Berikut 3 tips dari konten kreator sekaligus peraktisi bisnis, Dewa Eka Prayoga:
1. Frekuensi live Menurutnya untuk sukses jualan melalui TikTok live, pebisnis online mesti meningkatkan frekuensi live.
"Jadi selain melakukan aktivitas live atau siaran langsung, Anda juga harus memperbanyak frekuensinya," kata dia dikanal YouTubenya, Kamis (12/1/2023).
Adapun memperbanyak frekuensi ini paling tidak dengan melakukan live selama 4 kali dalam sehari. Mulai dari waktu pagi, siang, sore, dan malam.
"Kalau Anda merasa kurang cukup, silakan tambahkan. Mungkin bisa sampai 6 kali waktu live," tambahnya.
2. Durasi Dulu orang hanya live direntang waktu sekitar 30 menit. Namun TikTok akhirnya memberikan tips untuk durasi waktu live, yaitu sekitar 1,5 jam hingga 2 jam.
"Kalau sekali live menggunakan durasi 2 jam, dengan frekuensi 5 kali, maka sehari akan mendapatkan waktu total live menjadi 10 jam," ujarnya.
Adapun untuk mendukung proses live agar berjalan lancar, Sahabat bisa membuat tim khusus untuk live streaming. Tim ini nantinya bisa dibagi tugas masing-masing.
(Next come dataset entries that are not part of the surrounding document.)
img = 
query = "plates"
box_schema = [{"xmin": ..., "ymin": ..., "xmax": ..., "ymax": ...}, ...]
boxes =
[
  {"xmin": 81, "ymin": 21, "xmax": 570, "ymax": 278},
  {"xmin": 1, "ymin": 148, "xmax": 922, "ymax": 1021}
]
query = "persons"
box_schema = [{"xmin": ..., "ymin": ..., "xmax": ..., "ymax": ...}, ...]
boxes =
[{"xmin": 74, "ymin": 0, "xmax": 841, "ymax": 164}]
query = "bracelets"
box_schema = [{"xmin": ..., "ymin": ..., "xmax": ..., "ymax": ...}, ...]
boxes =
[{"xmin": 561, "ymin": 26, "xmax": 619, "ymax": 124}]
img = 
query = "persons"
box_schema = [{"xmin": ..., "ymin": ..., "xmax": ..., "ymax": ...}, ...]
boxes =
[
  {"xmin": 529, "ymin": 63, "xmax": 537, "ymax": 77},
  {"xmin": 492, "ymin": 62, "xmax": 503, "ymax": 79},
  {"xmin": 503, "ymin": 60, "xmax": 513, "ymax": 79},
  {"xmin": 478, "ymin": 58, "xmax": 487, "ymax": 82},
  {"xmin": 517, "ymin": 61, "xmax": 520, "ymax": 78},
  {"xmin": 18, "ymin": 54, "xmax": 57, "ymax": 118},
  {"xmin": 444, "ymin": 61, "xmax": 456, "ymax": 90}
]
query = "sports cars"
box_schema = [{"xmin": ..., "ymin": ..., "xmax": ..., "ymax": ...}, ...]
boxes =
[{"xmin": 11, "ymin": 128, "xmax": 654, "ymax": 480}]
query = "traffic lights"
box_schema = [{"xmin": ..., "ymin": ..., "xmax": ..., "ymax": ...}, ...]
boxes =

"Jadi nanti bagi-bagi tugas spesifik, seperti tim live pagi, tim siang, tim sore, dan tim malam," katanya.
3. SistemSebagai seorang brand owner, Sahabat bisa membuat sebuah sistem agar tim lebih kuat dalam menjalankan kerjaan hariannya.
Sehingga tim ini bisa melakukan tugasnya secara konsisten. Adapun sistem ini juga harus bisa terintegrasi dan terkoordinasi dengan baik.
"Ketiga langkah itulah yang dilakukan akun TikTok bisnis bisa sukses dan mencapai omzet miliaran rupiah. Selanjutnya, tinggal menjalankan tips tersebut secara konsisten," ujarnya.
Dengan pertumbuhan pengguna yang signifikan, TikTok disebut tengah menguasai dunia media sosial. Belum lagi platform ini juga telah mengalami transformasi luar biasa.
"TikTok awalnya hanya sosial media, kini berubah jadi channel distribusi konten, yang sekarang menjadi e-commerce," jelasnya.
Artinya TikTok telah menjawab kebutuhan para penggunanya dengan kemampuan menyalurkan hal yang diinginkan. Yaitu menjadi sosial media, channel distribusi, dan juga e-commerce.
"Ini adalah sistem yang sangat langka yang terjadi di negeri ini. Bahkan juga termasuk di dunia," tambahnya.